#### Kaynak Metin:
Birleşmiş Milletler Genel Kurulu tarafından 1999 yılında, 25 Kasım, "Kadına Yönelik Şiddetin Ortadan Kaldırılması İçin Uluslararası Mücadele Günü" olarak ilan edildi. Bu özel günde kadına yönelik şiddet konusu gündeme getirilerek tartışılması ve farkındalık yaratılması amaçlanıyor.

Ses tonunun yükselmesi, azarlama ve bağırmayla gerçekleşen sözlü şiddetin dışında, erkek veya kadının birbirlerine sevgi göstermemesi de karşı tarafı duygusal olarak örseler. Duygusal şiddete maruz kalan insan kendini değersiz ve yetersiz hisseder.

DUYGUSAL ŞİDDET, DEĞERSİZ VE YETERSİZ HİSSETTİRİYOR

Üsküdar Üniversitesi Rektörü, Psikiyatrist Prof. Dr. Nevzat Tarhan, şiddetin bir türünün de duygusal şiddet olduğunu söyledi.

"Şiddet denilince, mutlaka çevrede tabakların uçuşması veya kadına el kaldırılması gerekmez", duygusal şiddetin bireyi duygusal olarak örseler.

"Ses tonunun yükselmesi, azarlama ve bağırmayla gerçekleşen sözlü şiddetin dışında, erkek veya kadının birbirlerine sevgi göstermemesi de karşı tarafı duygusal olarak örseler. Duygusal şiddete maruz kalan insan kendini değersiz ve yetersiz hisseder. Bu şiddet şekli, eleştirinin çok olduğu evliliklerde oluşur ve karşı tarafta suçluluk duyguları meydana getirir. Böyle kimseler, kendilerini hep suç işliyormuş gibi hissederler. İçinde bulundukları ruh halini, ‘Ne yapsam, nasıl davransam suç, sağa baksam suç, sola baksam suç' diye ifade ederler."

#### Görev Tanımı:
Duygusal şiddet konulu metni, son cümlesinin ardından gelecek bölümü yazarak sürdürün.

#### Sağlanan Veriler:
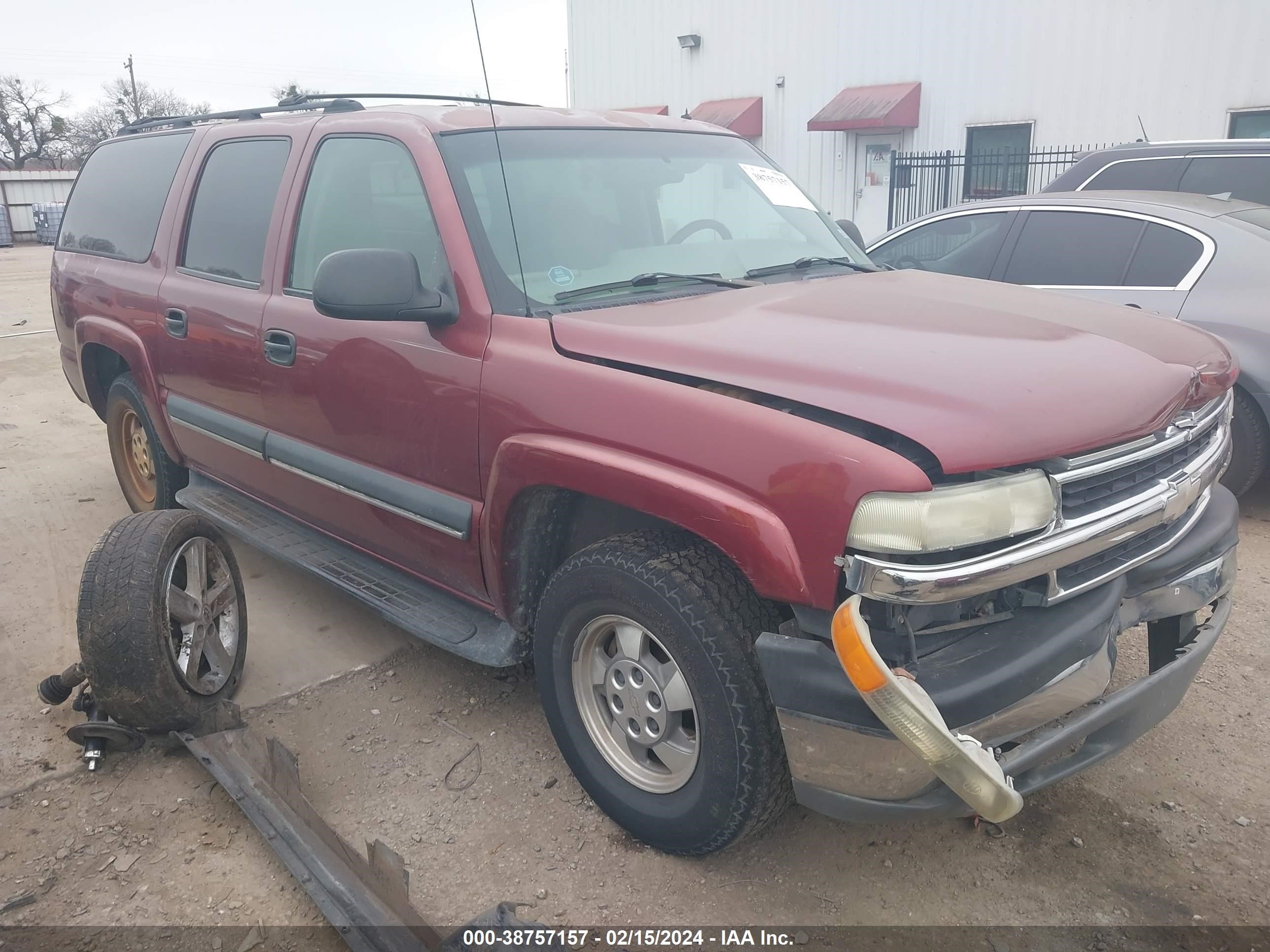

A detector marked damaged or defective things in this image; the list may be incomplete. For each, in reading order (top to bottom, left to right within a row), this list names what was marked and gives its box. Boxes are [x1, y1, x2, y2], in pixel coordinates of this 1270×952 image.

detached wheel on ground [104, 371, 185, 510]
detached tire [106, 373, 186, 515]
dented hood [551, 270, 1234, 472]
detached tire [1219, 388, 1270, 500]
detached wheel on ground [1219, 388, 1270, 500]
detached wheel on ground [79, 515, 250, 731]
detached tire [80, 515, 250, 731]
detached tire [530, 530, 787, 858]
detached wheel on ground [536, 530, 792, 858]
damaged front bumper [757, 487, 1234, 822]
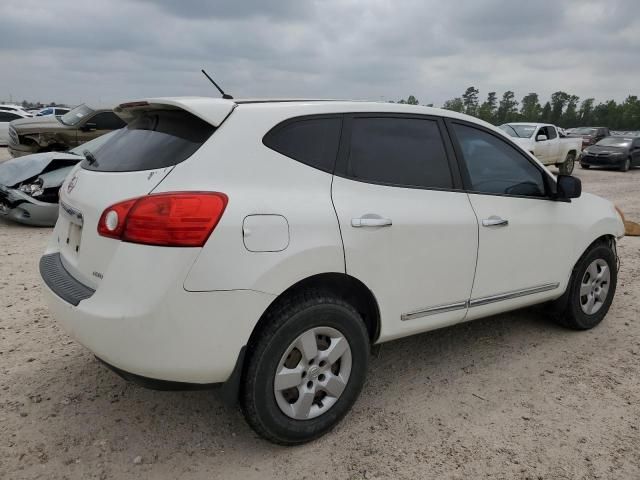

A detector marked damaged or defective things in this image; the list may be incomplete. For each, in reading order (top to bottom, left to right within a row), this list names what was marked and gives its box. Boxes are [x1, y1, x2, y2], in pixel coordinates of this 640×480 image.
* * *
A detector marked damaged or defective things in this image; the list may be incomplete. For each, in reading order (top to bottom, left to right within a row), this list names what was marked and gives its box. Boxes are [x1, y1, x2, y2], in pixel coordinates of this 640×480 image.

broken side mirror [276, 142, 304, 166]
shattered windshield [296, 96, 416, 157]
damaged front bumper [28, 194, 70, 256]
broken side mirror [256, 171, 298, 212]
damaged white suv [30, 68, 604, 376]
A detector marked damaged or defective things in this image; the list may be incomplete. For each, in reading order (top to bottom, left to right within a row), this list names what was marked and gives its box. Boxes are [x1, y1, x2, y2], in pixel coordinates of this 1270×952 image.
...
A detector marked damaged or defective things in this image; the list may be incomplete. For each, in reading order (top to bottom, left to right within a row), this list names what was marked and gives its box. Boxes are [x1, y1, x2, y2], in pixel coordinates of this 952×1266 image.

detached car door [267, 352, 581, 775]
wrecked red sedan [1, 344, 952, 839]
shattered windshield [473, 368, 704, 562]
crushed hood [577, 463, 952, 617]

#### Görev Çıktısı:
DEĞERSİZLİK DUYGUSU OLUŞTURMAK PSİKOLOJİK ŞİDDET

Karşımızdaki insanda değersizlik duyguları uyandırmakta psikolojik şiddeti ifade eder. Şiddet uygulayan insanın bir özelliği de karşıdakini çok sık eleştirmesidir. Bu da duygusal bir şiddet şeklidir. Tenkit eden kimse karşıdakinde, ‘Ben eleştirebilecek seviyede, üstün ve önemli bir kişiyim!' duygusu uyandırır. ‘Ne yapsam da eleştirecek bir şey bulsam?' diye bekleyen, eleştiriden özel bir keyif alan bazı tipler, ‘Ancak üstün kimseler eleştirebilir!' duygusuyla hareket ederler. Bu gelişmiş bir duygu değildir. Böyle insanlar, tenkitlerine karşı çıkıldığında, üstünlüklerine karşı çıkıldığını düşünür. Bu noktada kişilik çatışması başlar.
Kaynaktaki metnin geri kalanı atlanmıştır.